While we primarily manage portfolios on a long-only basis at KKRA, we are often asked about our view on hedging market exposure.
The potential benefits of hedging are clear – less volatility, less correlation to market returns, and protection in down markets. But what about the cost of hedging?
We looked at returns of an average hedge fund over the last 10 years vs. S&P 500 Index (as a proxy for a long-only strategy). While there are many different types of hedge funds out there with various strategies, many use derivatives, short selling, and other ways to “hedge” market exposure.
The table below shows that over the last 10 years the returns for an average hedge fund (as measured by Barclay Hedge Fund Index) have significantly lagged those of the broader stock market.
Interestingly, even in 2018, when the market return was negative, an average hedge fund did not provide the downside protection that one would have expected.

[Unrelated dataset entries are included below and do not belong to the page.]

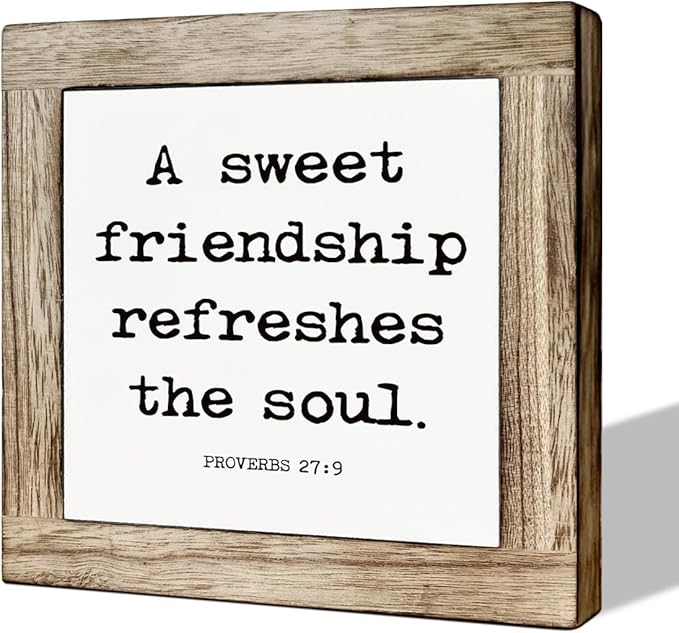 Friendship Wood Sign, Farmhouse Wooden Box Sign, Table Shelf Decor for Home Office, Best Friend Gift, Appreciation Gift for Good Friends, A Sweet Friendship Refreshes the Soul Signs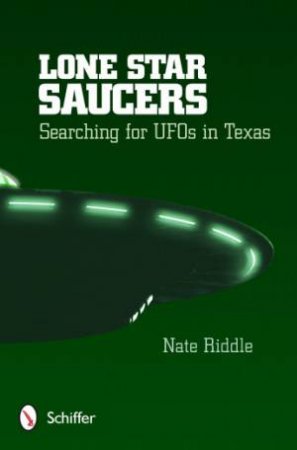 Lone Star Saucers: Searching for UF in Texas by RIDDLE NATE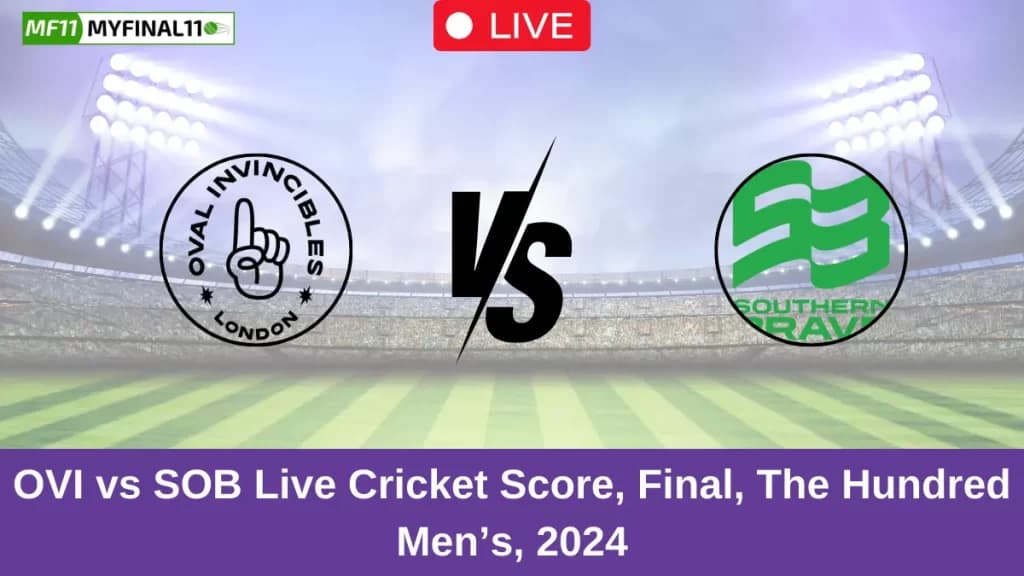 OVI vs SOB Live Score: Scorecard, Commentary – Final, The Hundred Mens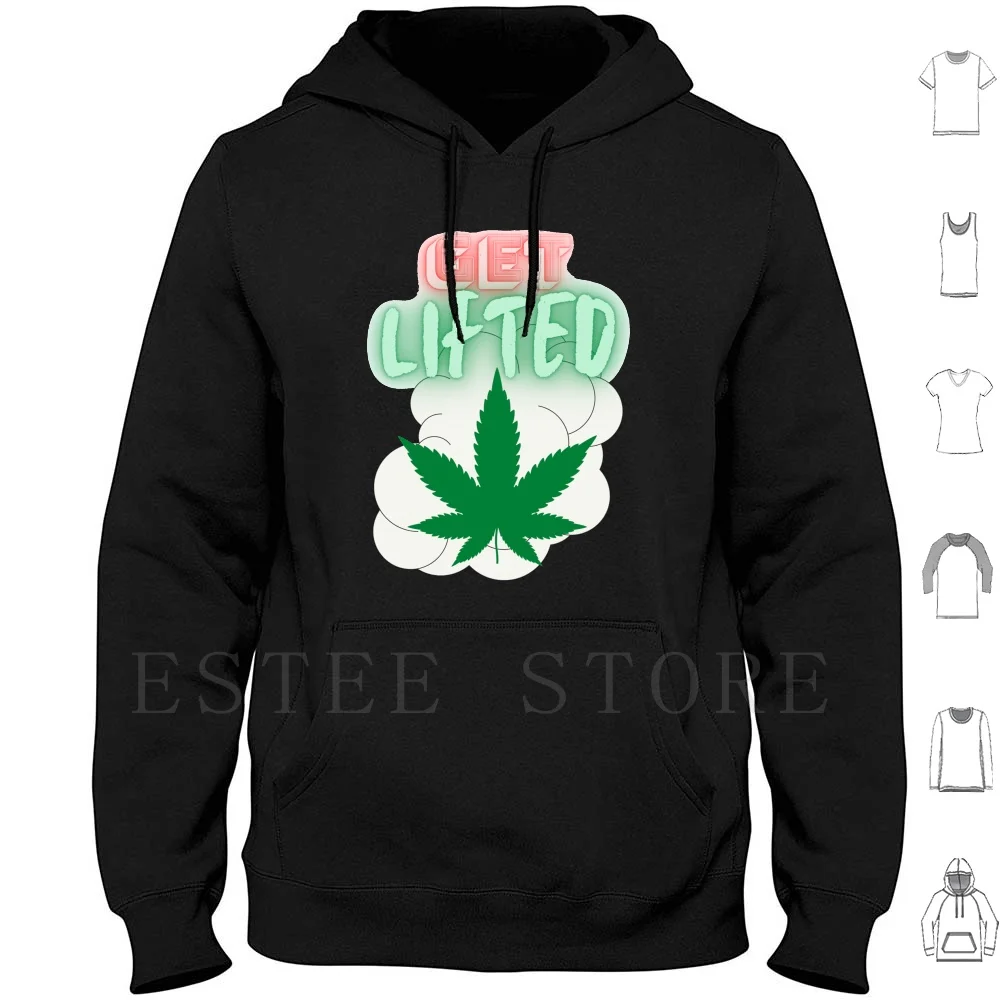 Get Lifted Hoodies Long Sleeve High Weed Get Lifted Bong Smoke Kush Stoner 420 Awesome Dabs Dank Feel Good Ganja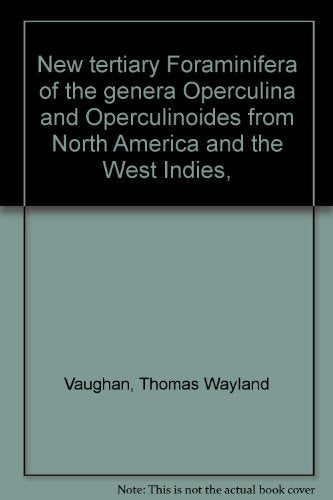 New tertiary Foraminifera of the genera Operculina and Operculinoides from North America and the West Indies,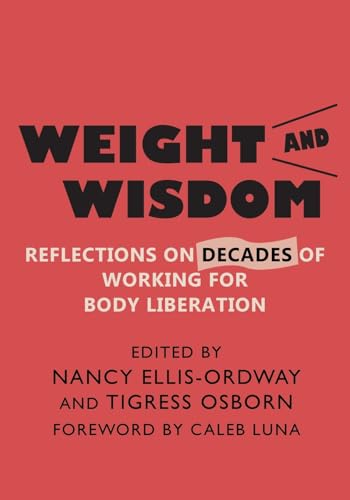 Weight and Wisdom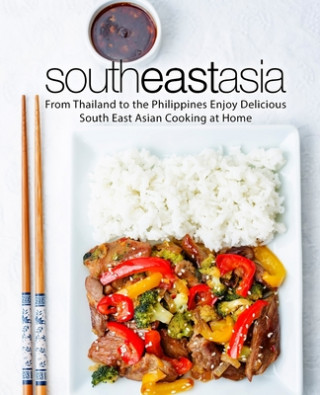 Kniha South East Asia: From Thailand to the Philippines Enjoy Delicious South East Asian Cooking at Home (2nd Edition) Booksumo Press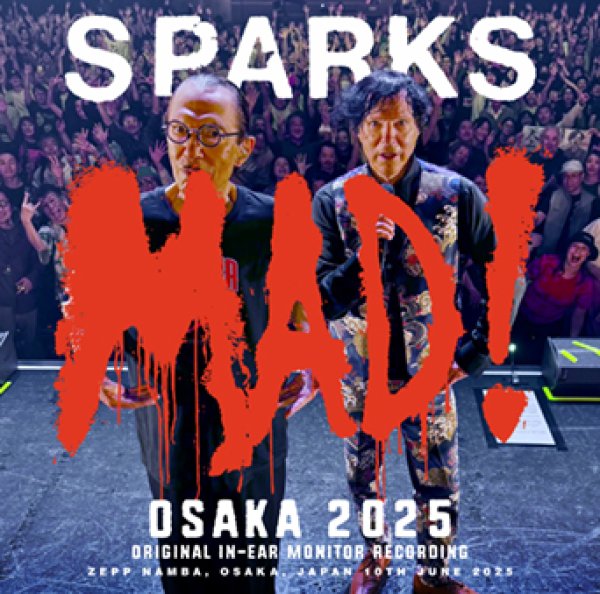 Photo1: SPARKS - OSAKA 2025 ORIGINAL IEM RECORDING 2CDR [Uxbridge 2525] (1)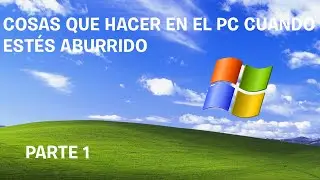 Cosas que hacer cuando te aburras en el PC. Parte 1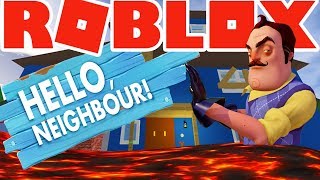 ROBLOX | Hello Neighbor - The Floor is Lava !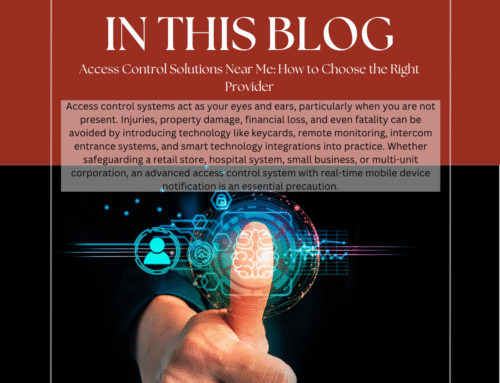 Access Control Solutions Near Me: How to Choose the Right Provider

So, while hedging can reduce risk and volatility, it can also reduce returns, especially during the periods of strong market runs, like the one we had over the last 10 years. The cost of hedging can be an opportunity cost, but also excessive fees that could come with some hedging strategies. Over time, this cost can be significant. The chart above shows how much of the return you would have given up by applying various hedging strategies on a $1million investment vs. having long-only exposure to the market over the last 10 years.
It is also worth keeping in mind that many hedging strategies can carry “fat tail” risks. This happens when a hedging strategy does not perform as modeled during a period of real market stress or a spike in volatility. This risk can produce rare but significant capital losses. Just this year, we saw hedge fund Melvin Capital lose over 40% of investors’ money on shorting stocks.
Hedging strategies can certainly make sense for those willing to accept potentially lower returns to reduce risk and volatility. It is essential, however, to take the time to understand the strategy and the underlying risks. There are also other ways to reduce portfolio risk, which can include broader portfolio diversification and less aggressive asset class allocation.